Forscherteam gegen Geschlechterungerechtigkeit
Lohnlücke: Estland bleibt trotz Rückgang trauriger Spitzenreiter
Es ist ein knappes Rennen zwischen Deutschland und Estland, in welchem Land ist die Lohnkluft zwischen Männern und Frauen größer? Um es kurz zu machen: Estland liegt knapp vor Deutschland. Doch ein estnisches Wissenschaftsprojekt möchte das jetzt ändern.
Im Durchschnitt verdienten Frauen in Estland 2019 nur etwa 83 Cent für jeden Euro, den ein Mann einnahm. Die geschlechtsspezifische Lohnlücke – die sogenannte Gender Pay Gap – verringerte sich im Vergleich zum Vorjahr auf 17,1 Prozent, wie das estnische Statistikamt meldete. Dennoch bleibt das Land im EU-Vergleich Negativ-Spitzenreiter.
Zur Erforschung und Bekämpfung der Lohnlücke gab die estnische Regierung die sogenannte REGE-Studie (Reducing the Gender Wage Gap) in Auftrag. Diese wird seit 2019 bis voraussichtlich 2021 von der Universität Tartu, der Technischen Universität Tallinn und dem estnischen Statistikamt durchgeführt. Sie untersucht anhand der Daten von über 125.000 Menschen die verschiedenen Faktoren der Lohnlücke. Darauf aufbauend präsentieren die Wissenschaftlerinnen und Wissenschaftler konkrete Lösungsvorschläge.
Die offiziellen Zahlen des europäischen Statistikdienstes Eurostat zu 2019 werden erst im nächsten Jahr vorliegen, dennoch bleibt Estland wohl im EU-Vergleich auf der ungewollten Spitzenposition: Nirgendwo ist die Kluft zwischen den durchschnittlichen Löhnen der Geschlechter größer.
2018 errechnete Eurostat für Estland eine Geschlechterlohnkluft von 22,7 Prozent. Traditionell liegen die EU-Zahlen aufgrund der abweichenden Berechnungsart etwas über den Werten der nationalen Statistikämter. Mit 20,9 Prozent folgte Deutschland auf dem zweiten Rang. Die Schlusslichter bildeten Italien (5 Prozent), Luxemburg (4,6 Prozent) und Rumänien (3 Prozent).

───

**Aufgaben:**
1. Wie lautet der Text zur Lohnlücke von „2018 errechnete Eurostat“ bis hinunter zu „Rumänien (3 Prozent).“, wenn man „Deutschland“ gegen „Österreich“ austauscht?
2. Wie lautet dieser Satz aus dem Text zur Lohnlücke auf Englisch: „Im Durchschnitt verdienten Frauen in Estland 2019 nur etwa 83 Cent für jeden Euro, den ein Mann einnahm.“?

**Angezeigte Informationen:**
───

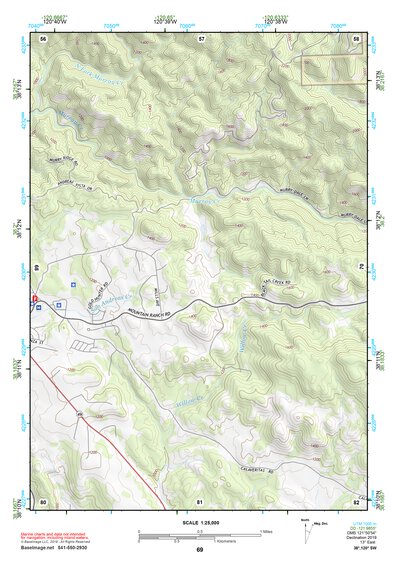 38120SW Page 69 San Andreas Topo Preview 1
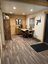 Pocatello Real Estate - MLS #583546 - Photograph #3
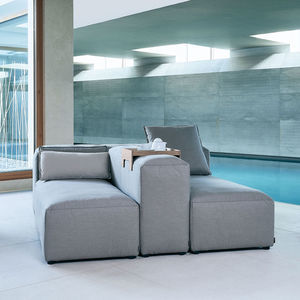 area relax 1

───

**Lösungen:**
1.
2018 errechnete Eurostat für Estland eine Geschlechterlohnkluft von 22,7 Prozent. Traditionell liegen die EU-Zahlen aufgrund der abweichenden Berechnungsart etwas über den Werten der nationalen Statistikämter. Mit 20,9 Prozent folgte Österreich auf dem zweiten Rang. Die Schlusslichter bildeten Italien (5 Prozent), Luxemburg (4,6 Prozent) und Rumänien (3 Prozent).

2. On average, women in Estonia earned only about 83 cents in 2019 for every euro a man took in.